Passage shown>
Key Experimental Results¶
Main Results¶
| Dataset/View | Metric | CoR-GS | CoR-GS + CoMapGS | Gain |
|---|---|---|---|---|
| LLFF 3-view | PSNR/SSIM/LPIPS | 20.47/0.717/0.199 | 21.11/0.747/0.182 | +0.64/+0.030/-0.017 |
| LLFF 6-view | PSNR/SSIM/LPIPS | 24.78/0.844/0.116 | 25.20/0.854/0.108 | +0.42/+0.010/-0.008 |
| LLFF 9-view | PSNR/SSIM/LPIPS | 26.48/0.881/0.086 | 26.73/0.886/0.082 | +0.25/+0.005/-0.004 |
| Mip-NeRF 360 12-view | PSNR/SSIM/LPIPS | 19.16/0.574/0.414 | 19.68/0.591/0.394 | +0.52/+0.017/-0.020 |
| Mip-NeRF 360 24-view | PSNR/SSIM/LPIPS | 23.32/0.729/0.271 | 23.46/0.734/0.264 | +0.14/+0.005/-0.007 |
Ablation Study (LLFF 6-view)¶
| Configuration | PSNR↑ | SSIM↑ | LPIPS↓ | Description |
|---|---|---|---|---|
| CoR-GS baseline | 24.777 | 0.844 | 0.116 | Baseline |
| + Proximity loss only | 24.787 | 0.845 | 0.116 | Limited gain without point cloud enhancement |
| + Low-uncertainty point cloud enhancement △ | 24.90 | 0.849 | 0.112 | Point cloud in dense covisibility regions |
| + △ + Proximity loss | 25.153 | 0.854 | 0.109 | Significant synergistic effect |
| + Full point cloud enhancement | 25.076 | 0.852 | 0.109 | Adding single-view region points |
| Full CoMapGS | 25.204 | 0.854 | 0.108 | All components |
Key Findings¶
- Synergistic effect between initial point cloud enhancement and weighted supervision: Using proximity loss alone yields a marginal improvement of 0.01 PSNR, but when combined with enhanced point clouds, the improvement exceeds 0.25 PSNR.

Supplied records>
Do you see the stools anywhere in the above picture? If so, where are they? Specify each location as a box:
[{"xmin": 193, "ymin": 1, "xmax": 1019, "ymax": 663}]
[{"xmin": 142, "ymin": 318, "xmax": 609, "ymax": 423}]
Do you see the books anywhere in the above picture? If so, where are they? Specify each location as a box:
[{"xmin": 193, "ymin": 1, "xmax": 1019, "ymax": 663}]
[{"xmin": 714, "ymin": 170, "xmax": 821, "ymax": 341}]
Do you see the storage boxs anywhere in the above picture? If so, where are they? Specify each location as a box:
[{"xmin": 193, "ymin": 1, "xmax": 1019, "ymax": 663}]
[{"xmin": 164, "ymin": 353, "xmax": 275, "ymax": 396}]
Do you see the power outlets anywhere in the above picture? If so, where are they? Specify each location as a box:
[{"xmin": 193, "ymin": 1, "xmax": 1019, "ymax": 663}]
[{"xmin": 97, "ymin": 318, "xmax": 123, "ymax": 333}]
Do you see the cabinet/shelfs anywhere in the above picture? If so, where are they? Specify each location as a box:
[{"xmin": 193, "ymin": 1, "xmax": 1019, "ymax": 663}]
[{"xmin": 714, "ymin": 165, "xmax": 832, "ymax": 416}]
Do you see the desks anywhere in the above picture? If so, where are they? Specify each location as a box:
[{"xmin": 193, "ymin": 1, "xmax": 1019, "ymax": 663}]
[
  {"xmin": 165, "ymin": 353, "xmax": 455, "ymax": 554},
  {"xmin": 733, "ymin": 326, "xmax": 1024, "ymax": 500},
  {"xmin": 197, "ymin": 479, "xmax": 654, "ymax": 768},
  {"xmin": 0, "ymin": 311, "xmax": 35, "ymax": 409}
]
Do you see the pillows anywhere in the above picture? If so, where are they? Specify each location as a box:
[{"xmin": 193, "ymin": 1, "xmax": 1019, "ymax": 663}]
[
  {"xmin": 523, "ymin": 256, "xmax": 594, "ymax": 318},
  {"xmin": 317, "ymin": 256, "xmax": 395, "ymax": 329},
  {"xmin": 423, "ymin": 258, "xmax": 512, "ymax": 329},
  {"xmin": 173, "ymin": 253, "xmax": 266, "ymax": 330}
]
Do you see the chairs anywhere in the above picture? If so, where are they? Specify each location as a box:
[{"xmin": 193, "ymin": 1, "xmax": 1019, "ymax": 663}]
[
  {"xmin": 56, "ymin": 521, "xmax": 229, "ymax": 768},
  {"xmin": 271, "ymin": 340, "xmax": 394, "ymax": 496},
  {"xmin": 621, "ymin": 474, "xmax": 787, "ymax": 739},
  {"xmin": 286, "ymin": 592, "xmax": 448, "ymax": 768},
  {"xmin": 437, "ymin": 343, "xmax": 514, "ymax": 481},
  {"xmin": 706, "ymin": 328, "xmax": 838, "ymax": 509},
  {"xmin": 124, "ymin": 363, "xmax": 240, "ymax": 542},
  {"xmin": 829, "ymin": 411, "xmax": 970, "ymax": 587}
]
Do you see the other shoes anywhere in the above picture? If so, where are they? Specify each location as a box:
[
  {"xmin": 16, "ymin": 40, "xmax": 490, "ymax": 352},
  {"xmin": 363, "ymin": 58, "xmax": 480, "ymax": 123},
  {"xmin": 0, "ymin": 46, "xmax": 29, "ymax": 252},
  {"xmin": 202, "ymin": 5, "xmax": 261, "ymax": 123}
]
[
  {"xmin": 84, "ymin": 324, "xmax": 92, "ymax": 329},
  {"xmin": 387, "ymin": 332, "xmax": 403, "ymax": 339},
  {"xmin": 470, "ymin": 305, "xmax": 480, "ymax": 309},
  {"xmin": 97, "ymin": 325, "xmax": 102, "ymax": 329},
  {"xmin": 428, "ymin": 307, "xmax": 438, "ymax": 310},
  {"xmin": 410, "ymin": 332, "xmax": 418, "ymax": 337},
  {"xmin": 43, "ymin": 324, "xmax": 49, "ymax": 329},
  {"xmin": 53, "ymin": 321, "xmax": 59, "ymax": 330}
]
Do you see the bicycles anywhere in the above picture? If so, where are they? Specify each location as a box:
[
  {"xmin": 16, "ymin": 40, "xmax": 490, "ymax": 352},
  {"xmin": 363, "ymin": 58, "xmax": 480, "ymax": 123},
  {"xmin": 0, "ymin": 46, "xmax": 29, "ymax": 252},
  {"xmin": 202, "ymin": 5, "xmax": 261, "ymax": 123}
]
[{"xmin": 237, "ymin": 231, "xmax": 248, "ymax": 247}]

Given exercise 1>
Summarize the experimental results in two sentences.
Given exercise 2>
List every dataset and view setting that appears in the main results table of the experimental results.
You won't need the data to complete this.

Correct answer 1>
Adding CoMapGS to CoR-GS raises PSNR and SSIM and lowers LPIPS in every LLFF and Mip-NeRF 360 view setting tested, with the largest PSNR gain, +0.64, on LLFF 3-view. In the LLFF 6-view ablation, proximity loss alone adds only about 0.01 PSNR, but combined with enhanced point clouds it adds more than 0.25 PSNR, and full CoMapGS reaches 25.204 PSNR.

Correct answer 2>
- LLFF 3-view
- LLFF 6-view
- LLFF 9-view
- Mip-NeRF 360 12-view
- Mip-NeRF 360 24-view